We are Team B Humble, a 4 member group from SMU’s Business Intelligence Analytics club. Throughout the whole of our second semester in SMU, the team was trying to figure out how gerrymandering could be conducted in Singapore. We decided to choose this topic because there have been speculations regarding the Singapore government carrying out gerrymandering in order to influence election results and we wanted to verify for ourselves whether it was true or not.

Gerrymandering

For a quick definition, Gerrymandering is a practice that arranges a political advantage for a particular party or group by manipulating district boundaries. A simple diagram to the left explains the concept clearly. It is usually illegal, but there are loopholes in which governments still practice this.

Analysis of Household Data

So to start off this project, we made use of Singapore’s 2010 & 2015 Household dataset to see what kind of information we could gather from it.

import pandas as pddf_2010 = pd.read_csv('2010 household data.csv')
df_2015 = pd.read_csv('2015 household data.csv')
df_2010.head()
df_2015.head()

We realized that the dataset does not categorize Towns under their Main Towns. Thus, we needed to carry out data cleaning which separates them according to their Main Towns. After cleaning, we had to retrieve the list of common towns that exists in both 2010 and 2015 so that we would be able to analyze the difference in demography that occurred.

towns_2010 = set(df_grpby_2010.reset_index()['main_town'].unique())
towns_2015 = set(df_grpby_2015.reset_index()['main_town'].unique())
common_towns = list(towns_2010.intersection(towns_2015))

We then filtered the 2 data frames down to only the common towns and began tracking the absolute changes (the difference in headcount over two periods in time) as well as the percentage changes of each race: Chinese, Malay, Indian, Others.

We felt that these results alone weren’t providing any insights, so we decided to make use of previous years election results to complement these findings.

Web Scraping

What we used:

BeautifulSoup4
requests

In order to determine which constituency the main towns belong to, we scraped Wikipedia to retrieve a dictionary with key as the GRCs or SMCs and value as a list of main towns.

From our election statistics file, we calculated the voting percentage change of the winning party, comparing results from 2015 to 2010, then merged it together with the dataframe of demographic changes of each race.

We then used statsmodel.api to help us calculate the Ordinary Least Square results (OLS is a regression technique that estimates unknown parameters of a model). The best r-squared value was 0.268 when we fitted change_in_chinese and vote_count. The others were 0.199, 0.192, 0.235 for Malay, Indian, Others respectively.
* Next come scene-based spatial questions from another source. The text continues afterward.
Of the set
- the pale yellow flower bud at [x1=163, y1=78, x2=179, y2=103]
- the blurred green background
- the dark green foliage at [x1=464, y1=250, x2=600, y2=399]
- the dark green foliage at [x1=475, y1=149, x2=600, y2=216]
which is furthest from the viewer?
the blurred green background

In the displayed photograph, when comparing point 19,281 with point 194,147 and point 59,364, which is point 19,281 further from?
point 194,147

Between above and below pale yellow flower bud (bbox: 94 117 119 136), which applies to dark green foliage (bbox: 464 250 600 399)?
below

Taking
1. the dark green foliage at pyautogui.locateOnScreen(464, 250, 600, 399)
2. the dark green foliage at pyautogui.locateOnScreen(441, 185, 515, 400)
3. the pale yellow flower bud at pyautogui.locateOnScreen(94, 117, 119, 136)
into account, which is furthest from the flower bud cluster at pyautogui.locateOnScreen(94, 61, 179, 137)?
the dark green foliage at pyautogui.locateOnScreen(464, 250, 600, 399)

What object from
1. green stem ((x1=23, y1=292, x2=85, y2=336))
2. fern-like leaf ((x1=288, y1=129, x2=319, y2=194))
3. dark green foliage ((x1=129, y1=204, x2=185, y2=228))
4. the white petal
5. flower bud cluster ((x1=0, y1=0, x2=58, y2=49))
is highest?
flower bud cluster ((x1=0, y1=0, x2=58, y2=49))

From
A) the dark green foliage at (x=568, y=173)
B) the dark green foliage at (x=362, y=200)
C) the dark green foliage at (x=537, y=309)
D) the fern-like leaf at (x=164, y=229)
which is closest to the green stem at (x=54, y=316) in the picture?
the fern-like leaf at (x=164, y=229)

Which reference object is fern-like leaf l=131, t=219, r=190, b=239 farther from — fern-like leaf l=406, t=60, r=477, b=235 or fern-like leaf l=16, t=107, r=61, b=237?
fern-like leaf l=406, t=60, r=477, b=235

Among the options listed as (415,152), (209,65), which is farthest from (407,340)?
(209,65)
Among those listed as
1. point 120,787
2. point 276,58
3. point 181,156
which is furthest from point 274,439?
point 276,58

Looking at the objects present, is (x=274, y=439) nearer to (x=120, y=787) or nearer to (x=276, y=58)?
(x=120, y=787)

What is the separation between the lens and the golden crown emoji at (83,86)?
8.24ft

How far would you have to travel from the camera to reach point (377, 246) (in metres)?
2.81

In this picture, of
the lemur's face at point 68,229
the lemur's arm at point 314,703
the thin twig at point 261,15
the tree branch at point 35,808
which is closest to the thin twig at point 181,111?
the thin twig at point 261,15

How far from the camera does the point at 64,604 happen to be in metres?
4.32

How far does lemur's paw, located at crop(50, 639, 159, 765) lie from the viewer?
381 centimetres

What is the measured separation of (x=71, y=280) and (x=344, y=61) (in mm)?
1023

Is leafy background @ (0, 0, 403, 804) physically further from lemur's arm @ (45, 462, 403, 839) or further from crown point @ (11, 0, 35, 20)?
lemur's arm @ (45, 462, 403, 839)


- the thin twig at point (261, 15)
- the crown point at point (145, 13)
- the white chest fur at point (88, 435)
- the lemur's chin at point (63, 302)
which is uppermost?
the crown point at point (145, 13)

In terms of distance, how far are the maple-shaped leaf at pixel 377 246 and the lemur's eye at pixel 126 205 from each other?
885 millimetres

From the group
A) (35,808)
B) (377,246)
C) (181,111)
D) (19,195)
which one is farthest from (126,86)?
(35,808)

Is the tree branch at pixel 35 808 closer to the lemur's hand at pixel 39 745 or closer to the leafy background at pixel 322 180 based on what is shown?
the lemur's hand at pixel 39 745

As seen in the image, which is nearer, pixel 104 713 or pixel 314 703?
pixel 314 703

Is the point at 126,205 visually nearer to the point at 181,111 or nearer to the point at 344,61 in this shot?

Although it may seem that the r-squared values for all 4 races are small, we concluded that this still provides us with some insights that if the government were to change the election boundary, depending on which race is more supportive of the government, there will definitely be an impact on the electoral votes and outcomes.

As this project explores the effects of gerrymandering between limited datasets, no citizen should feel discouraged about making his or her decision wisely; every vote still counts.